# Inappropriate extrication



## Sassafras (Oct 10, 2017)

Hi guys. It's been a LONG time. Quite a few years. I allowed my EMT-B to lapse after getting employed in a hospital working with spinal cord rehabilitation. I currently work on a neuro trauma unit...so more spine, add brains and they are barely out of the ED. I may have left the truck, but I never walked very far away. 

Anywho...I witnessed an accident yesterday and pulled over to see if I could help until EMS arrived. I held c-spine, and started a history, but his orientation started fading and he wasn't a good history teller after a few minutes. 

Fastfoward, fire arrived on scene, collared him, placed the board under his butt, a firefighter climed in the passenger side to help position him onto the long board, and suddenly my hands are shoved off and they are pulling the passenger toward the driver's side door ignoring their colleague in the passenger seat. I told them to stop, that his head wouldn't clear the door. They ignored me every time I spoke up and proceeded to repeatedly bend his head to his shoulder to pull him out of the door as the patient kept telling them they were hurting his neck. If he did have cord damage, they just assured he would have a transectioned complete cord injury.

My question is, does fire fall under the same governing body as EMS? Who would I contact about this? I was dressed for work, so in scrubs and when I spoke up I was told I didn't know what I was talking about because the hospital is not the real world on the field. A co-worker suggested I call the hospital the patient was transported to, but I wouldn't know who to ask to speak with. Is there someone, like a certifying agency or governing body who could insist on skills review? 

Thanks in advance.


----------



## Chris07 (Oct 10, 2017)

Sounds like the responding crew was either complacent and "went through the motions" or they were rough around the edges. Either way it's obviously not right. You've been out of the field for a while, so it may be surprising to hear that what you witnessed isn't an extremely rare occurrence by any stretch of the imagination, unfortunately. I encountered this sort of "half-assed" extrication more than a couple of times.

If you really want to pursue this you would be best off contacting their department. An FD that provides EMS service has someone in-charge of overseeing that and you can file a complaint. Here's the question though...do you really want to go through the trouble of doing that? What do you expect will come out of this?

If you make a phone call, talk to their EMS captain and insist that they have a skills review, I'm sure you'll get a "I'm, sorry, we'll look into it" and that's it. Really the only person who can actually make a meaningful complaint imo is the patient himself, not a random bystander.


----------



## DesertMedic66 (Oct 10, 2017)

I doubt that they “just assured he would have a transectioned complete cord injury”. Is it possible they may have made it worse? Yes. Is it possible they didn’t make it worse? Also yes. 
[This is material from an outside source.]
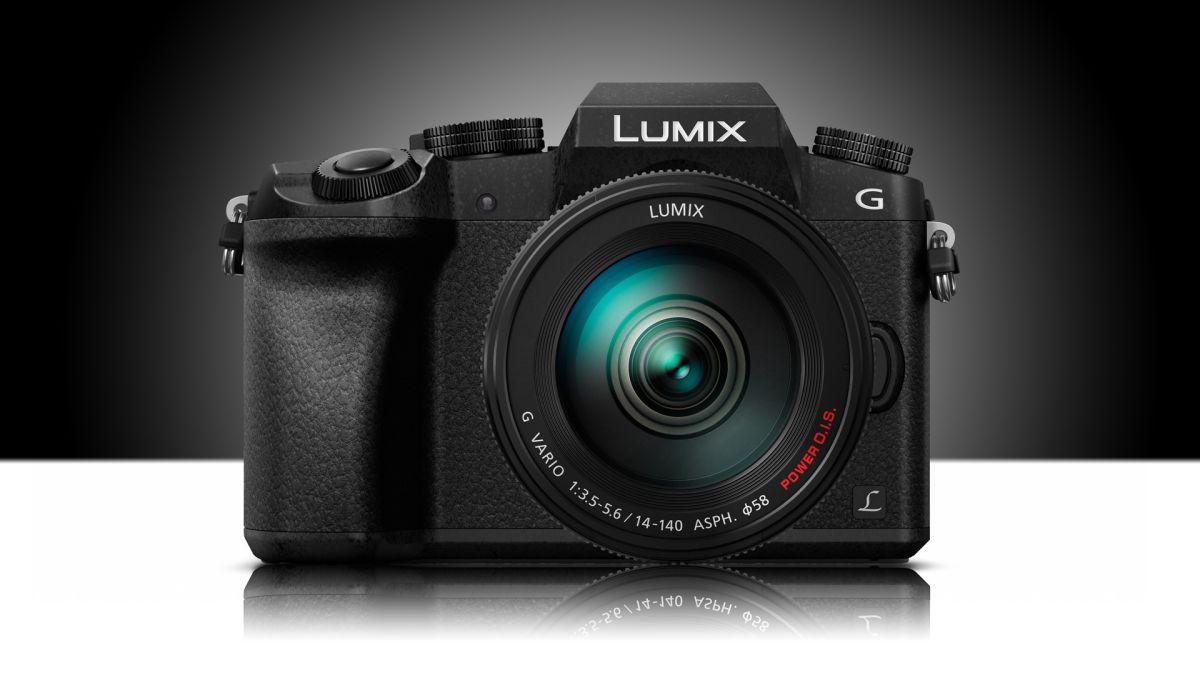 Panasonic G7 | TechRadar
I am very cautious about other “people” on scene trying to direct me around. On TCs I have had CNA say they are a nurse and try to direct me around. Unless you are a physician who is willing to take over all control of this patient I try not to involve civilians and would rather have them leave the scene. 

You should know that trying to contact the hospital and asking about a patient will not give you any information due to HIPAA. 

If you want to file a complaint usually you could go to the management of the fire department or the local EMS agency or the state EMS agency. However don’t be surprised if nothing happens as a result being it’s a he said, she said story.


----------



## VFlutter (Oct 10, 2017)

Sassafras said:


> I was dressed for work, so in scrubs and when I spoke up I was told I didn't know what I was talking about .



Somewhat relevant side story. When I first started working in the hospital I always saw a distinguished looking older gentleman in surgical scrubs with 2 beepers on his belt in the cafeteria and thought “Wow, he must be an important surgeon or something”. Turns out he was the OR janitor....

So I’m not sure you wearing scrubs gives you more credibility and regardless if you have experience or knowledge in that situation you are still not a licensed medical provider so why do you expect them to listen to you on a scene? 

Are you more upset about the actual care they provided or that they did not acknowledge your opinion?


----------



## Sassafras (Oct 10, 2017)

Chase said:


> So I’m not sure you wearing scrubs gives you more credibility and regardless if you have experience or knowledge in that situation you are still not a licensed medical provider so why do you expect them to listen to you on a scene?
> 
> Are you more upset about the actual care they provided or that they did not acknowledge your opinion?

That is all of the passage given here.